Brian Johnson

Personal information
- Nationality: United States
- Born: March 5, 1980 (age 46) Iowa, Louisiana, U.S.
- Home town: Baton Rouge, Louisiana, U.S.
- Height: 6 ft 5 in (1.96 m)
- Weight: 201 lb (91 kg)

Sport
- Sport: Athletics
- Event: Long jump
- Club: Holifield International
- Coached by: Johnny Thomas

Achievements and titles
- Personal bests: Outdoor: 8.52 m (2006) Indoor: 8.28 m (2003)

= Brian Johnson (long jumper) =

American long jumper (born 1980)

Brian Johnson (born March 5, 1980, in Iowa, Louisiana) is an American long jumper.

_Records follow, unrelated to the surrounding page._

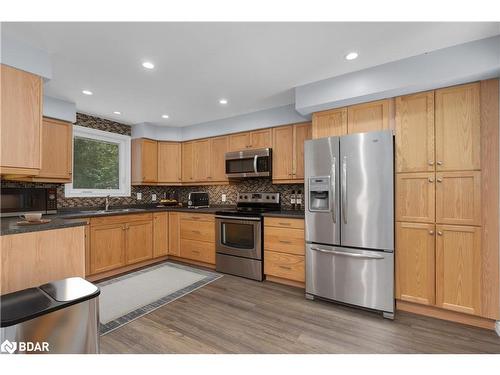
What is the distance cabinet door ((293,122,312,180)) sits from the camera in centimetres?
334

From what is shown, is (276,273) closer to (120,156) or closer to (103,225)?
(103,225)

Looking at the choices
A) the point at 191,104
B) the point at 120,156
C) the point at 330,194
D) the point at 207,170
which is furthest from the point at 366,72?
the point at 120,156

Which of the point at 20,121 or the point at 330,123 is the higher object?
the point at 330,123

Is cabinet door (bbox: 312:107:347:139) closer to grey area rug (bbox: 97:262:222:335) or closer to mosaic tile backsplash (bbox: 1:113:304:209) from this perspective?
mosaic tile backsplash (bbox: 1:113:304:209)

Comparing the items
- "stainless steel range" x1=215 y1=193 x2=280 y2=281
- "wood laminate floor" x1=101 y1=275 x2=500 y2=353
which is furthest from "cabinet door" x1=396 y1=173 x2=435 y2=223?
"stainless steel range" x1=215 y1=193 x2=280 y2=281

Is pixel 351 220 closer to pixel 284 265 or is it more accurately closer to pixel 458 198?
pixel 458 198

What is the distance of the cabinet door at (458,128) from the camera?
6.88 ft

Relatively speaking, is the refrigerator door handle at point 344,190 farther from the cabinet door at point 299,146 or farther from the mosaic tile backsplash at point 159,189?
the mosaic tile backsplash at point 159,189

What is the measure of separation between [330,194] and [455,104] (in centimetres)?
138

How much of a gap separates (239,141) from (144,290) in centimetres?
257

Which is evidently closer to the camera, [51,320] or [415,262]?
[51,320]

Johnson is a 2003 NCAA indoor champion, a 2006 U.S. outdoor long jump champion, and a two-time U.S. indoor champion (2005 and 2006). He posted a personal best of 8.33 metres by placing second in the men's long jump at an international meet in Fort-de-France, Martinique. Johnson also won a silver medal for his category at the 2007 IAAF World Athletics Final in Stuttgart, Germany, with a best jump of 8.16 metres.

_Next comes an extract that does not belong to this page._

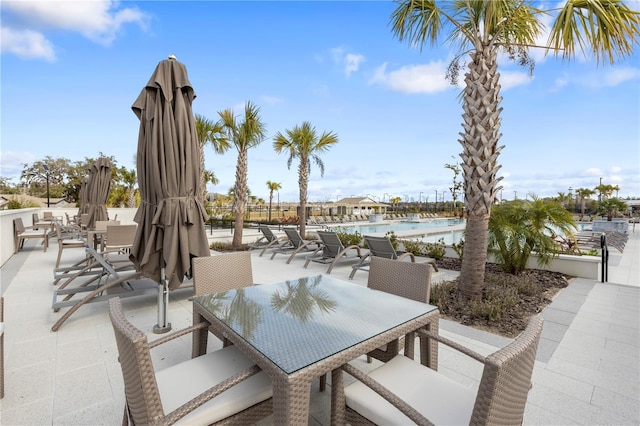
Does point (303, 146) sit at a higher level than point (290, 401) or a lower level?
higher

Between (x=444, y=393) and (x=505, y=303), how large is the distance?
3040 millimetres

Johnson earned a spot on the U.S. team for the 2008 Summer Olympics in Beijing, by placing second at the U.S. Olympic Trials in Eugene, Oregon, with a best jump of 8.30 metres (27–2.75 ft). He competed as a member of U.S. track and field team in the men's long jump, along with his teammates Miguel Pate and Trevell Quinley. Johnson performed the best jump at 7.79 metres from his second attempt, but fell short in his bid for the final, as he placed twenty-second overall in the qualifying rounds.

Johnson currently resides in Baton Rouge, Louisiana, where he works as an assistant track and field coach at Southern University. Johnson was also an athlete for the Southern Jaguars track and field team, where he won the 2003 long jump at the NCAA Division I Indoor Track and Field Championships with a jump of 8.28 meters.

Johnson was also an All-American sprinter in college, finishing 5th in the 100 meters at the 2002 NCAA Division I Outdoor Track and Field Championships.